While traditional pivot table report tools like Excel or PowerPivot provide a number of instruments to accomplish the above, the web report should be more robust to meet expectations and usability of common users. From manager to CIO, web pivot table reports should be a straight and easy self-service reporting tool to answer questions with little (or better without) any lengthy trainings or education.

But how extensive such report should be? Whether to include highly prepared and ETLed data or leave end-user with as many as possible dimensions and values to select from and dice? We recommend the following 3 practices for a web pivot report that will bring more value than traditional tables or dashboards, published on the web.

Prepare correct data source
A somewhat common, yet crucial thing. You might have a number of data sources to take initial data from, but selecting the one to report on is important for end user to see a direct value. For example, a SCRUM development team effectiveness can be measured with number of “burned down” tasks. Once loaded into web pivot report, these can be analysed versus time period, actual billable hours or particular development teams or even diced for individual developers performance.

With the latest arising trend of big data and textual analytics, the ETL phase becomes more important than ever. Strive to eliminate any duplicates whether they are in values or dimensions. We will not cover all ETL topics in a small post, however, this is an important practice to take care of.
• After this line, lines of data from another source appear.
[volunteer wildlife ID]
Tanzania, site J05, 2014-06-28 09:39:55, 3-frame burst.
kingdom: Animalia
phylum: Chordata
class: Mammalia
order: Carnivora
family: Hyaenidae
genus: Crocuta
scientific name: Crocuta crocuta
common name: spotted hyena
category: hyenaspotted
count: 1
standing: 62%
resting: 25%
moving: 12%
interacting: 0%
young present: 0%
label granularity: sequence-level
The more prepared data source will be, the higher benefit it would give to end users.

Fight for compact and visible report
Once the data source is prepared, consider the initial report that will be presented to users. It’s definitely known that they would modify it and save different configurations for various needs, however, they would still need a starting point. A concise and compact report should contain the most important value visible on the grid as well as dimensions that firmly establishes the context for user.

Put conditions to locate trends, opportunities or threats
Despite a raw list of figures would be more valuable than no information at all, it becomes more visible if any trends, opportunities or threats (e.g. critical number of fraud transactions can be important to start locating the reason) are marked in the report. Use pivot table conditional formatting to put specific value indicators. You can put couple of them as example for user to adjust or place his own ones.

A well-prepared and comprehensive report would be a good addition to a dashboard or analytics solution and can be far more valuable than traditional crosstab reports. However, everyone has their own experience, you are welcome to share your thoughts and best practices as well!